J. Sebastian Lee Service2Client LLC 6333 E Mockingbird Ste 147 Dallas, TX 75214 - 877.251.3273

J Lee Replied
We are seeing a huge amount of what I call AI spam. The spam email address and domain, from what I can tell, are used only once or twice. So blocking the *@spam.com is useless. The content is different, so pattern matching is not working. The domains, spf, dmarc, dkim all are good. The spam piggybacks on known brand names, so you can content block "Lowes." A Community spam and virus response is looking more like a good option. 

J. Sebastian Lee Service2Client LLC 6333 E Mockingbird Ste 147 Dallas, TX 75214 - 877.251.3273

Douglas Foster Replied
How is your community spam idea different from RBLs like SpamHaus or the proprietary reputation data maintained by the commercial filtering vendor.    The typical vendor pitch is all about how they see more email than everybody else, so they block bad stuff first.   For the problem you state, it just does not work.   By the time that an attack is detected and publicized, the attacker as changed tactics.   Besides, if none of us know how to detect this stuff reliably, then pooling our ignorance cannot make us smarter.

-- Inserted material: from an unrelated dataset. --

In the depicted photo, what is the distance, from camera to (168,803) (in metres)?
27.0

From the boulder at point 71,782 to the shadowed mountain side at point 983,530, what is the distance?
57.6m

Email has been operating for a long time on a bad security model:   "If I cannot prove that the message is harmful, then I have to deliver it to the user."    The foolishness of this model should be self-evident.   If the global mailstream is more than 75% unwanted messages, and I pick a random message to deliver, what is the probability that it is unwanted and possibly harmful?    More than 75 percent, of course.

Your office building probably has a reception area for receiving visitors.   It slows them down, but that is not a reason to give every random stranger free access to your building.    In email, the reception area for unknown persons is called Quarantine.   When you start quarantining every message with unknown reputation, you will have hope of acheiving safe email communication.